In the same way tuition fees and board have been going up very steeply in relation to any reasonable measure. Just like in the housing bubble our freindly politicians are allowing maximum credit to all, completley disregarding once again reasonable prospect of repayment. This is in the context of a sluggish economy and very poor job growth and only recently slight income growth. Once again the politically motivated loan progam will freely allow student barrowers to commit financial suicide. And then education and student loan market bubble will collapse just like the housing and housing loan market did from to high prices and too much easy credit.
(Interstingly harvard is working on some program that in the near future its incoming students will no longer pay tuititon which is now sky high. Harvard has apparently figured out for its own survival it could no longer attrract the students it wanted to maintain it reputation with such hugh tuition. But then Harvard does things like endowmeents and investments and other "capitalistic" things that make larger scale financing and more choices possible.)
So are we worried about graduate students here? Look again. If undergraduates can no longer support the horribly high eduation cost burdens what makes you think graduate students on the university payroll will survive with or without unions?
Oh and just to remind you of all the full interactions of Brett's analogy to the housing market collapsed don't forget the housing credit also went bust. And so education loans will likely be restricted after the bubble burst because defaults of student loans will skyrocket. This will make student loans harder to come by and likely restrict amounts that can be barrowed especially when the federal government itself is way too close to going broke.
So you might want to take a more sober look at things like economic growth, job creation and buiness expansion becasue without economic gowth etc. a lot of things you have taken for granted like education as just being there for you (and you do deserve and need them) won't be there for you or anyone else . Everyone and everything is much better off in a growing economy.

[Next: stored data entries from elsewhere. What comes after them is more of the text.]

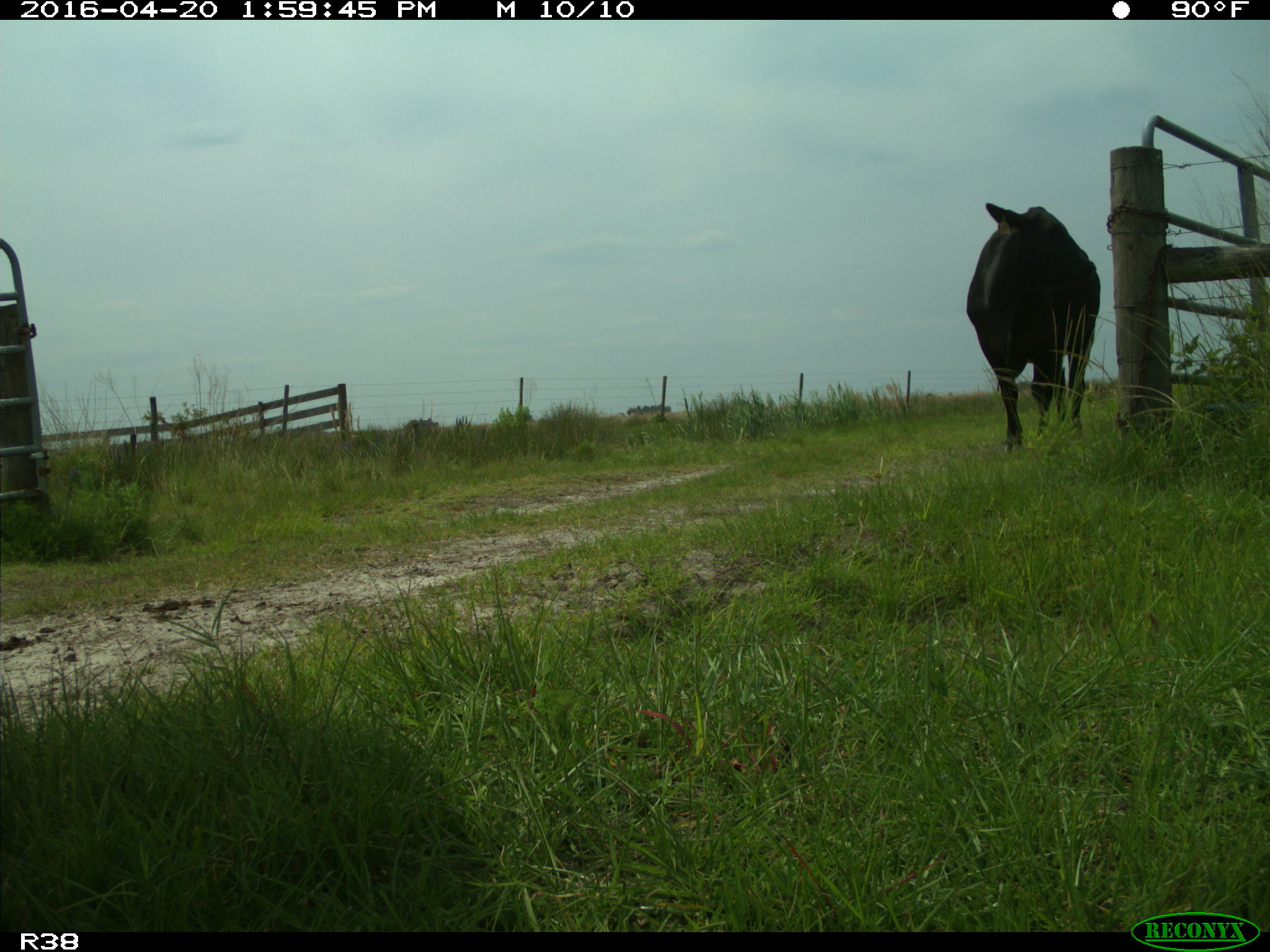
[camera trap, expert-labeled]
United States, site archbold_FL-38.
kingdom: Animalia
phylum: Chordata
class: Mammalia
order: Artiodactyla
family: Bovidae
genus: Bos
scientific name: Bos taurus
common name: domestic cow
Bos taurus (domestic cow).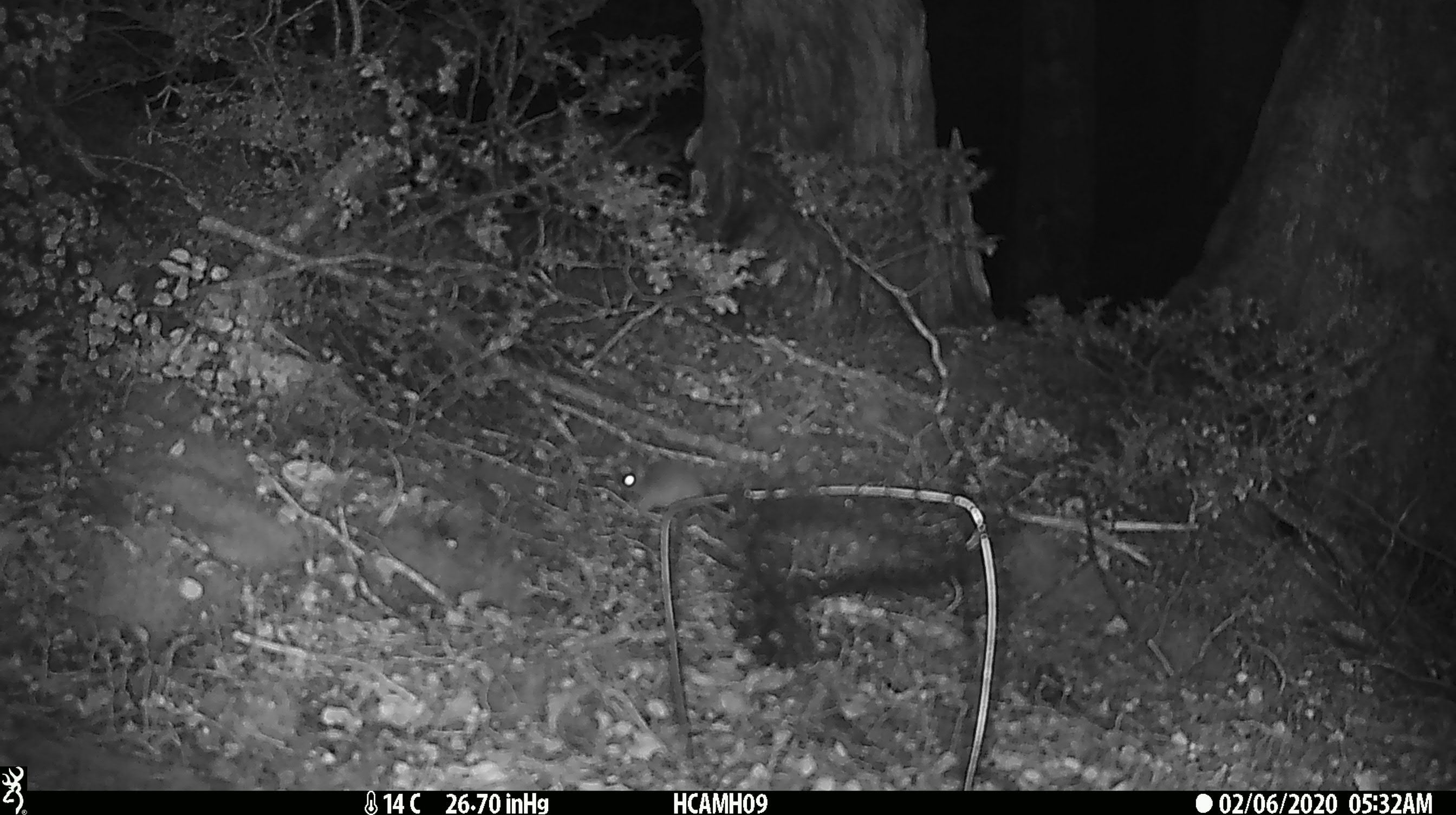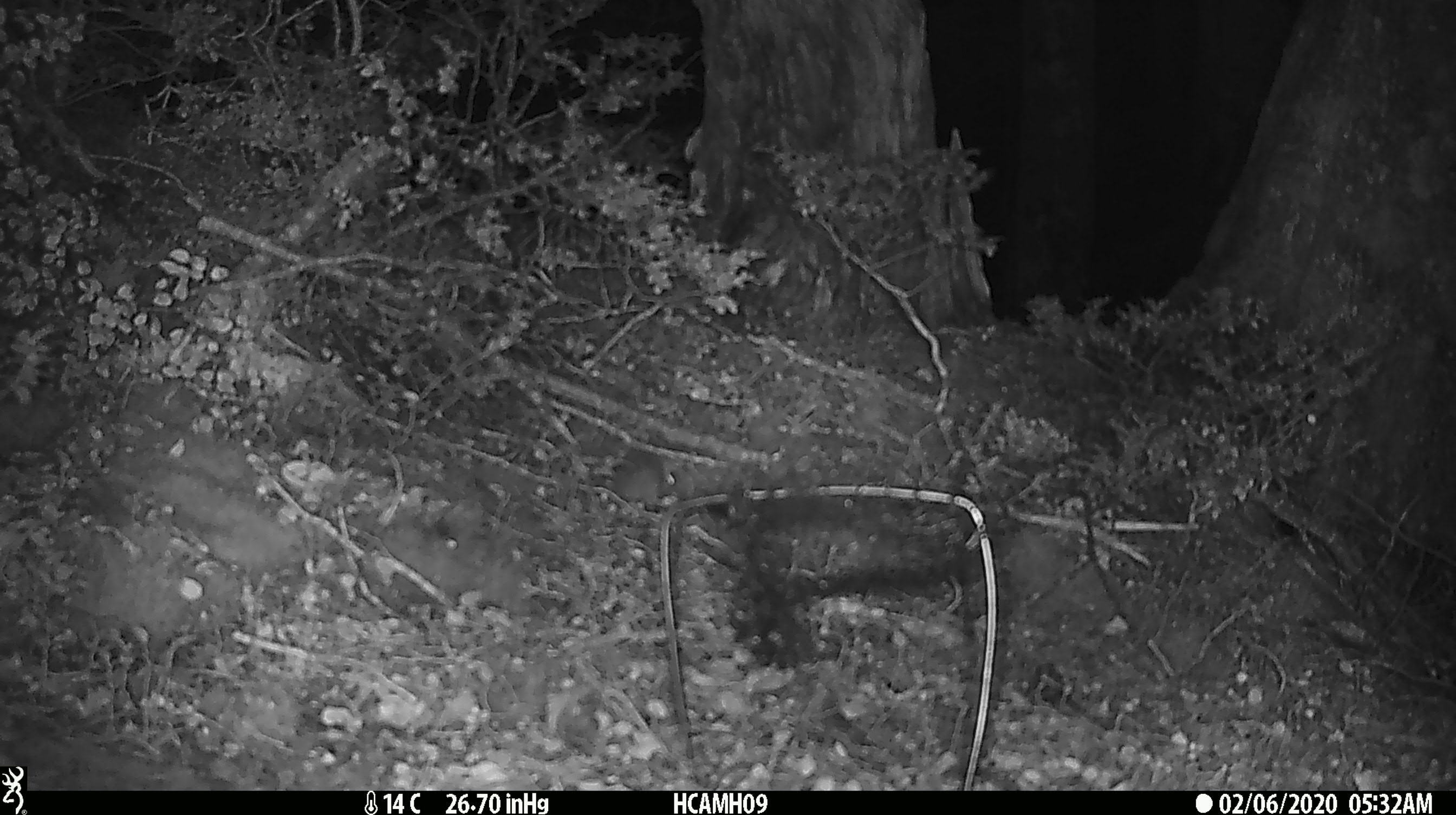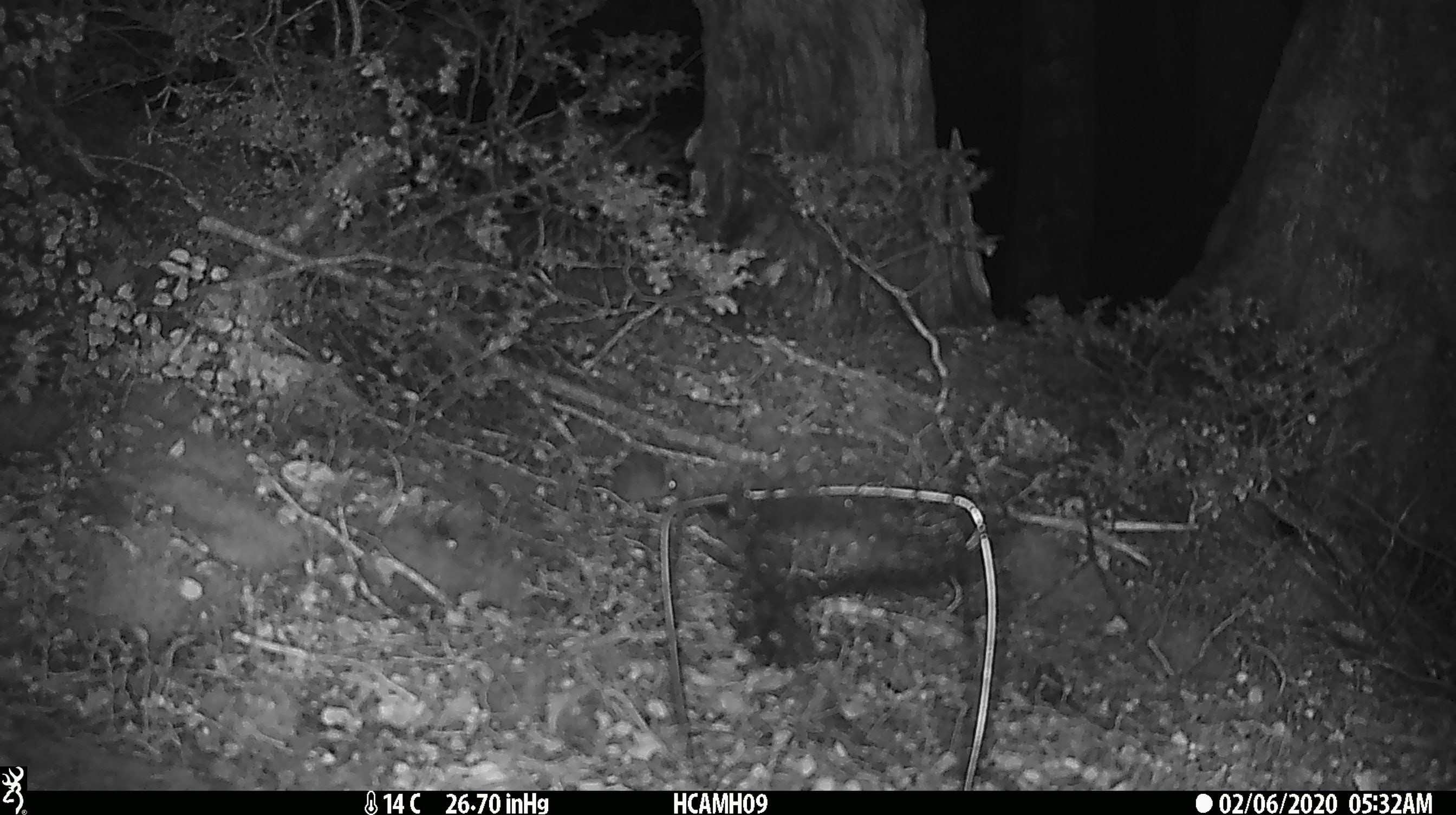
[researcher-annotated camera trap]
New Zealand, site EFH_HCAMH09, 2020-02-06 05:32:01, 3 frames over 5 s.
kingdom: Animalia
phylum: Chordata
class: Mammalia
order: Rodentia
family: Muridae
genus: Mus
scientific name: Mus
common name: mouse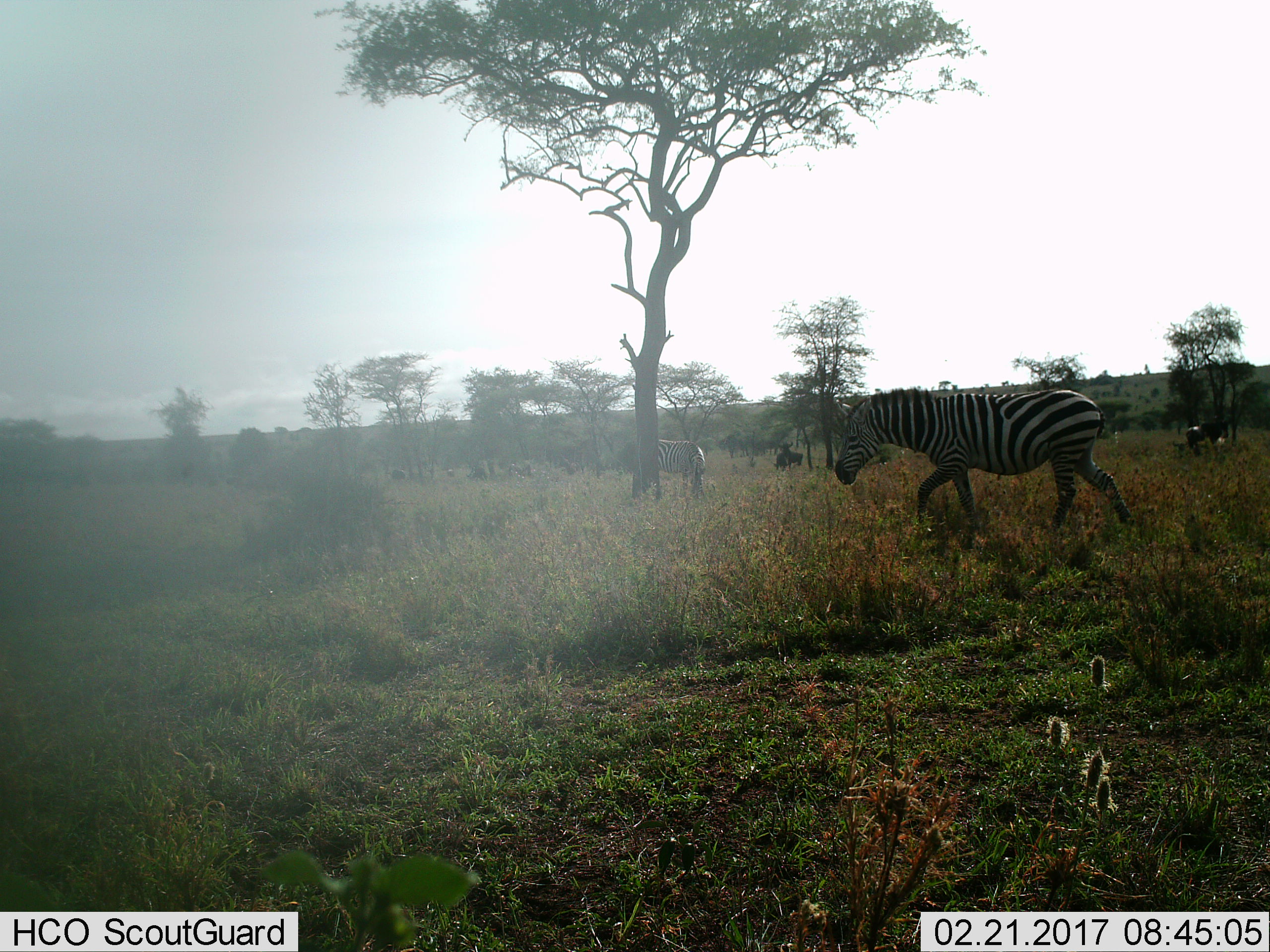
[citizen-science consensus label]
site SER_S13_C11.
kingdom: Animalia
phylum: Chordata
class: Mammalia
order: Perissodactyla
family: Equidae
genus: Equus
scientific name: Equus quagga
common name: plains zebra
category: zebraplains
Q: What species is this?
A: Zebraplains (plains zebra) (Equus quagga).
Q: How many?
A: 2.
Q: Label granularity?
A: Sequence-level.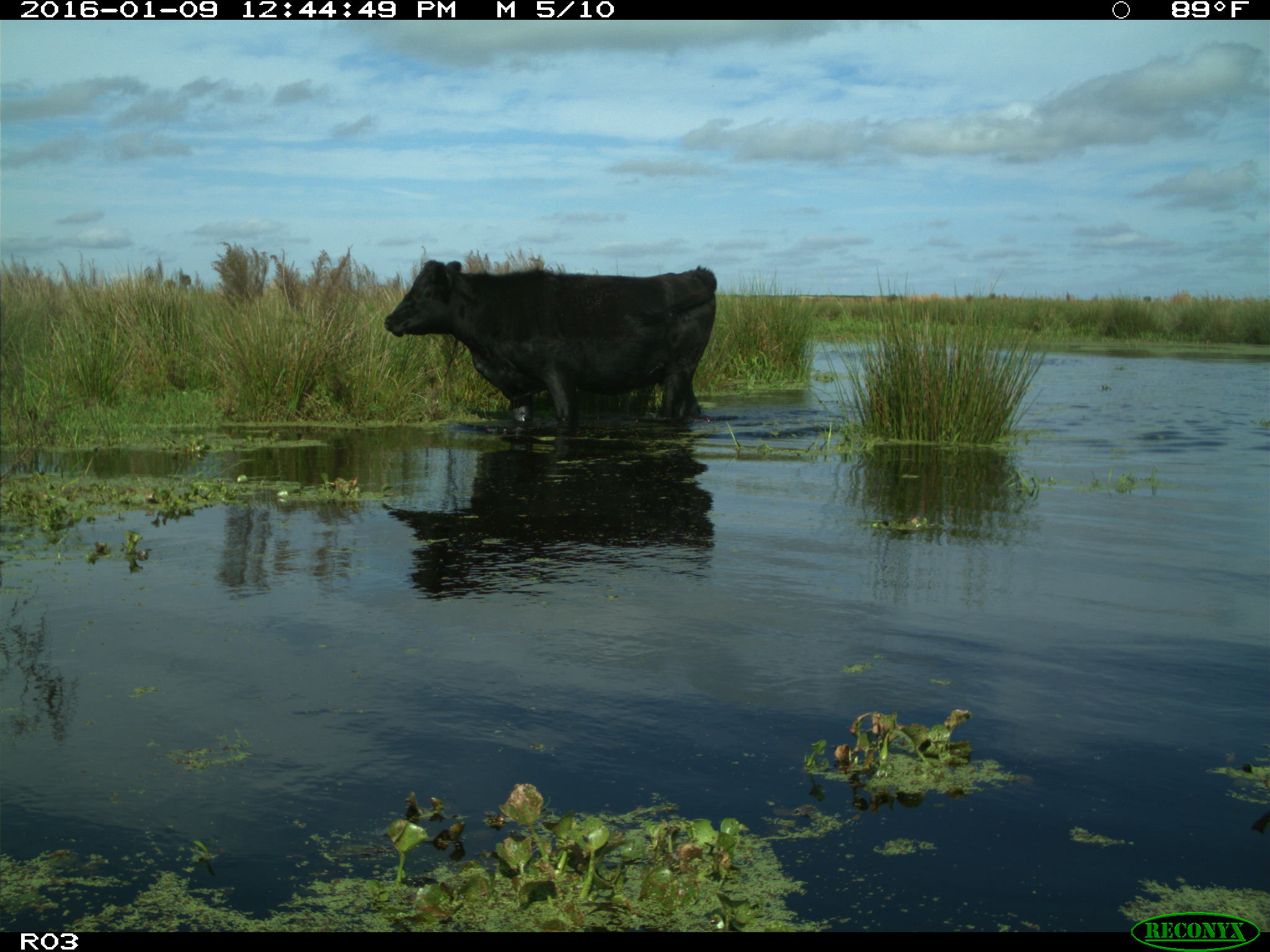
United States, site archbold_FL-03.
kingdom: Animalia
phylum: Chordata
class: Mammalia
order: Artiodactyla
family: Bovidae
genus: Bos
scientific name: Bos taurus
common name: domestic cow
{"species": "Bos taurus (domestic cow)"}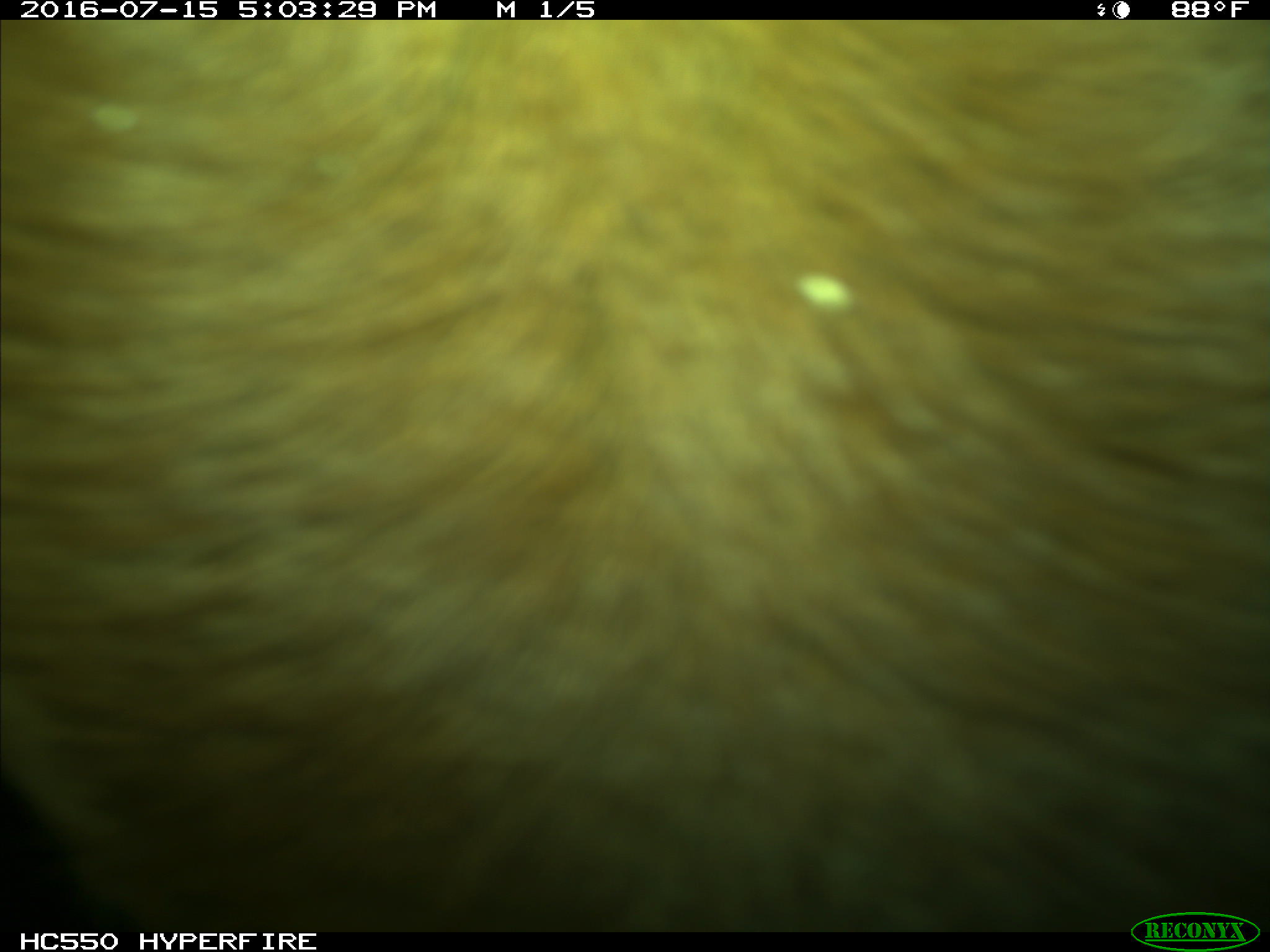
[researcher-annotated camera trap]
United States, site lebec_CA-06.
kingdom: Animalia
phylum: Chordata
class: Mammalia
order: Artiodactyla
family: Bovidae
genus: Bos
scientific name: Bos taurus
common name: domestic cow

So, just as they are eligible for tenure you can them?! At my institution they have done just that with one of these "fixed term" contract instructors. He's been there five years and had the nerve to weigh in on curriculim revision. The angry dean cut him loose. Now the institution has lost a good instructor and the students who were doing directed studies with him must go in search of a new adviser and letter of recommendation. The people whose letters matter the most are the senior scholars but if they aren't around the students suffer.
The elitism at work is this: the schools using PT, non-tenured faculty are the less prestigious ones, not Harvard or Dartmouth.